Young people in South Korea are flocking to open hundreds of thousands of trading accounts, contributing to a significant increase in net purchases by retail investors.

The Korea Financial Investment Association says trading accounts used by investors in their 20s and 30s jumped more than 50% year-over-year in the first quarter.

Tesla is making new all-time highs, prompting Elon Musk to taunt short-sellers with a new line of official Tesla short shorts selling for $69.420.

Palantir Technologies, a data-analytics company founded in 2004 and valued at $20 billion, has filed to go public. The company generated $750 million in revenue last year but is not yet profitable.

? Renewables

The Economist examines the various ways hydrogen is again being considered as a viable energy carrier.

The economics, then, seem to be pointing in the right direction for hydrogen to become, if not dominant, then at least an important part of the mix. The Hydrogen Council, a lobby group based in Brussels, thinks the gas could be satisfying 18% of the world’s energy demand by 2050. The share prices of firms that make fuel cells, electrolysis equipment and the like have consequently been marching upward.

Rocky Mountain Institute, a research group focused on sustainability, claims in a new report that replacing all global coal plants with clean energy plus battery storage could result in net savings as early as 2022. The key assumption in the report — the levelised cost of renewable energy and storage in future years — is sourced from Lazard’s 2019 analysis.

? Robotics

Travel restrictions due to Covid-19 are helping to drive the use of inspector robots in factories to check for quality control.

The pandemic has forced many manufacturers to rethink established practices. In some places, remote sensing and machine learning substitute for fewer visits, overnight package deliveries, and manual inspections. Robots may be far from displacing humans in manufacturing that requires nimble fingers and flexibility. But systems like the one used by P2i show how AI can help machines carve out niches in manufacturing.

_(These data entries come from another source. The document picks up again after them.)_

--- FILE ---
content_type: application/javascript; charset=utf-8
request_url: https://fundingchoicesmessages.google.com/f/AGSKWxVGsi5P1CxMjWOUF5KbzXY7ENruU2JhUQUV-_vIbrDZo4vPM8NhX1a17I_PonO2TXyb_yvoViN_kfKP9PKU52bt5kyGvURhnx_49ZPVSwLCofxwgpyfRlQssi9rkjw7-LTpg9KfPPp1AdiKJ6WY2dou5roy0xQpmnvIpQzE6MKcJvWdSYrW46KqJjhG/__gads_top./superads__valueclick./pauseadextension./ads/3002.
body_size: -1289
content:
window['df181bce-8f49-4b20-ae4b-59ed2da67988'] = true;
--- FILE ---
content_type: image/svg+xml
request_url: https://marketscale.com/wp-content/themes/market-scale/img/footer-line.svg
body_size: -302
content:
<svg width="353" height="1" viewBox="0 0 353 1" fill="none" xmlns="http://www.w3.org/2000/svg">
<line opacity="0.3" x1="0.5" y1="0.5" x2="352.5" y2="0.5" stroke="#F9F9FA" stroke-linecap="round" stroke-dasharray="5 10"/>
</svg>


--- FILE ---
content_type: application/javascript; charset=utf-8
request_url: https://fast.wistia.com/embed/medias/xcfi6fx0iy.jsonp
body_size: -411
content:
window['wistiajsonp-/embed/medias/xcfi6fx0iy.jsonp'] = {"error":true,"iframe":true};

Building a PlayStation 4 takes just 30 seconds for a team of 32 robots at Sony’s largely automated factory (see additional graphics).

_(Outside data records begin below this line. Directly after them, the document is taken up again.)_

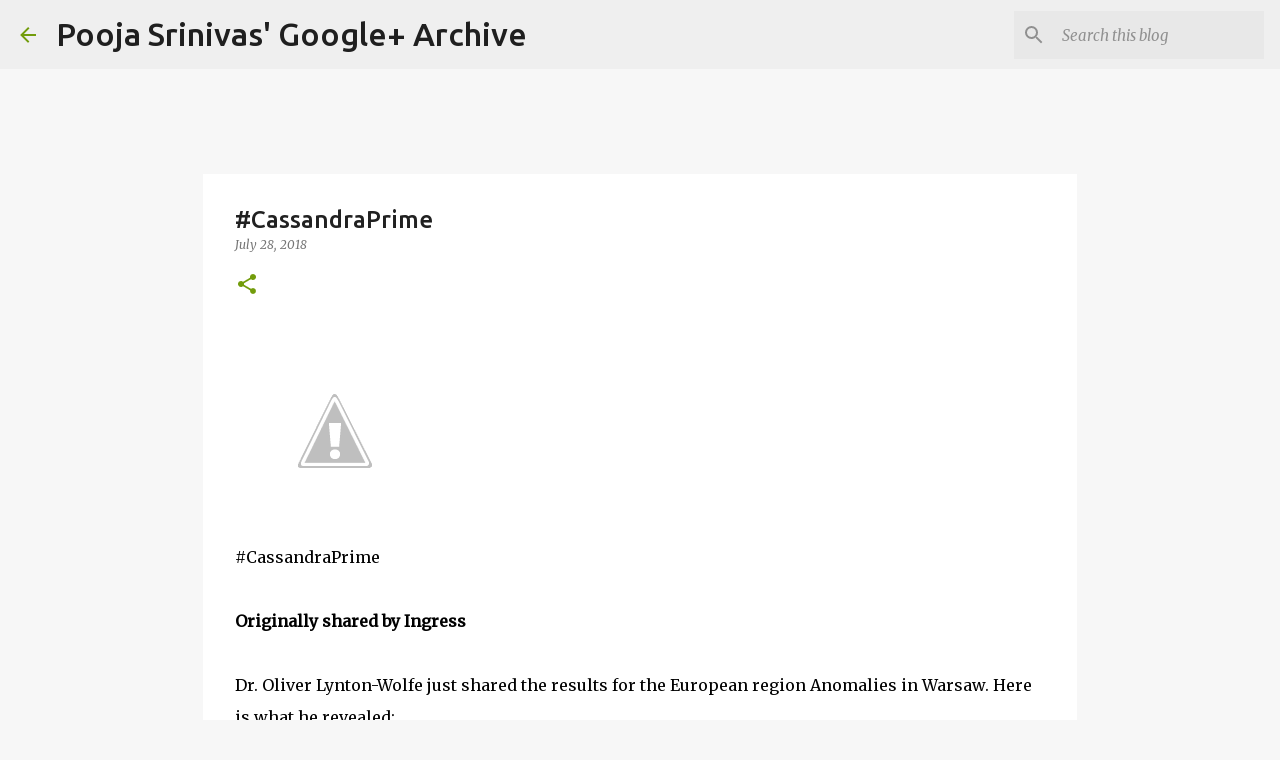

--- FILE ---
content_type: text/html; charset=utf-8
request_url: https://www.google.com/recaptcha/api2/aframe
body_size: 267
content:
<!DOCTYPE HTML><html><head><meta http-equiv="content-type" content="text/html; charset=UTF-8"></head><body><script nonce="kMlTLTlKV9KEaUavd6Sxiw">/** Anti-fraud and anti-abuse applications only. See google.com/recaptcha */ try{var clients={'sodar':'https://pagead2.googlesyndication.com/pagead/sodar?'};window.addEventListener("message",function(a){try{if(a.source===window.parent){var b=JSON.parse(a.data);var c=clients[b['id']];if(c){var d=document.createElement('img');d.src=c+b['params']+'&rc='+(localStorage.getItem("rc::a")?sessionStorage.getItem("rc::b"):"");window.document.body.appendChild(d);sessionStorage.setItem("rc::e",parseInt(sessionStorage.getItem("rc::e")||0)+1);localStorage.setItem("rc::h",'1769474595074');}}}catch(b){}});window.parent.postMessage("_grecaptcha_ready", "*");}catch(b){}</script></body></html>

“There’s probably no other site that can manipulate robots in this manner,” said an engineer. Every process — all the way to final packaging — is automated. The blend of robotic and human labor is painstakingly optimized with a priority on return on investment.

? Virtual and Augmented Reality

Facebook Reality Labs has unveiled holographic optics for thin and lightweight virtual reality.

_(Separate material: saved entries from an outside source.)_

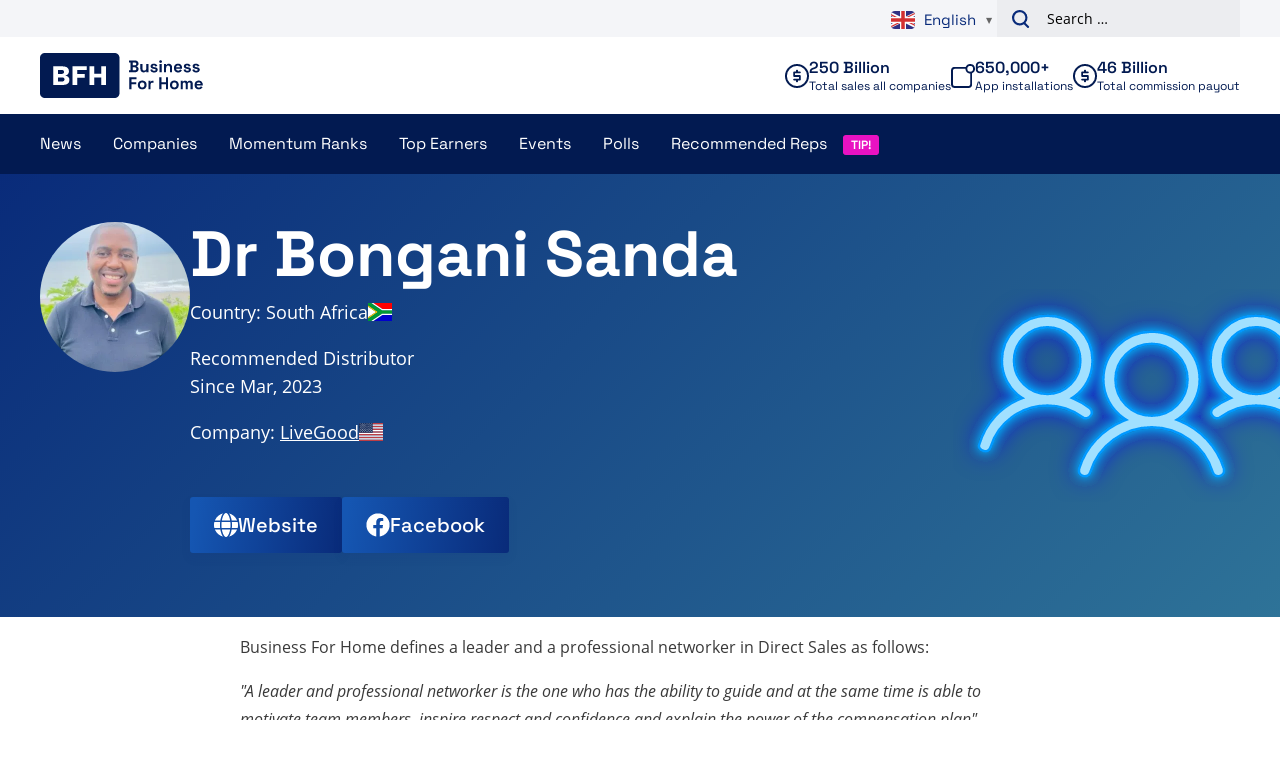

--- FILE ---
content_type: application/javascript
request_url: https://www.businessforhome.org/wp-content/plugins/slim-gravityforms/js/slim.scripts.js?ver=2.0.0
body_size: 370
content:
(function($) {

	if (!$) return;

	// get translations
	var strings = gf_slim_scripts_js_strings || {};

	// clean active instances
	var cleanCropperTimer = null;
	var croppers = [];
	window.gf_slim_register_cropper = function(slim) { croppers.push(slim) }
	function cleanDetachedCroppers() {
		croppers = croppers.filter(function(cropper) {
			var attached = document.documentElement.contains(cropper.element);
			if (!attached) cropper.destroy();
			return attached;
		});
	}

	// block post if still uploading, clean up active croppers
	$(document).bind('gform_post_render', function(e, formID) {

		var $form = $("form#gform_" + formID);

		// no form found, exit!
		if ($form.length === 0) return;

		// remove detached croppers to clean up memory
		clearTimeout(cleanCropperTimer);
		cleanCropperTimer = setTimeout(() => {
			cleanDetachedCroppers();
		}, 2500);

		// handle submit
		$form.submit(function() {

			var pendingUploads = false;

			// test if all slim fields are either idle or done uploading
			var nodes = document.querySelectorAll('.slim');
			var i = 0;
			var l = nodes.length;
			for (;i<l;i++) {
				var instance = Slim.find(nodes[i]);
				if (!instance) continue;
				var state = instance.element.getAttribute('data-state') || '';
				if (state.indexOf('upload') !== -1) {
					pendingUploads = true;
				}
			}

			// if currently busy uploading, block submit and show message that we are waiting for the upload to finish
			if (pendingUploads) {

				alert(strings.currently_uploading);

				window["gf_submitting_" + formID] = false;

				$('#gform_ajax_spinner_' + formID).remove();

				return false;
			}

		});

	});

}(window['jQuery']));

In this work, “Holographic Optics for Thin and Lightweight Virtual Reality,” researchers Andrew Maimone and Junren Wang propose a new class of near-eye displays, which combine the power of holographic optics and polarization-based optical folding — an approach that could be used to develop future sunglasses-like VR hardware. These two methods help keep the optics as thin as possible while making the most efficient use of space. We anticipate that such lightweight and comfortable form factors may enable extended VR sessions and new use cases, including productivity.

Google has acquired North, a startup focused on smart glasses. They reportedly paid $180 million for the startup, less than $200 million North had raised to date.

⚡ Other Snippets

Luluemon has bet on the future of home fitness by acquiring Mirror, a $1,495 wall-mounted screen used for streaming workout classes. They paid $500 million for the company.

OneWeb, which filed for bankruptcy protection in March, may live on with a $1 billion investment from the UK government and Indian cellphone operator Bharti Global. The company plans to launch a constellation of 42,000 low-earth-orbit satellites that will compete with SpaceX’s Starlink constellation.

It hopes the OneWeb constellation will provide it with a precise Positioning, Navigation and Timing (PNT) service that could be used in place of the EU’s Galileo sat-nav system, which the U.K. is banned from following Brexit.

Axon Enterprise is looking to develop a Taser effective enough to replace pistols over the next decade.

Pokemon Go continues to post record revenues and has now surpassed $3.6 billion in lifetime spending.

Hedge fund legend, mathematician, and philanthropist Jim Simons gave his first-ever podcast interview a few weeks ago with UC San Diego Professor Brian Keating.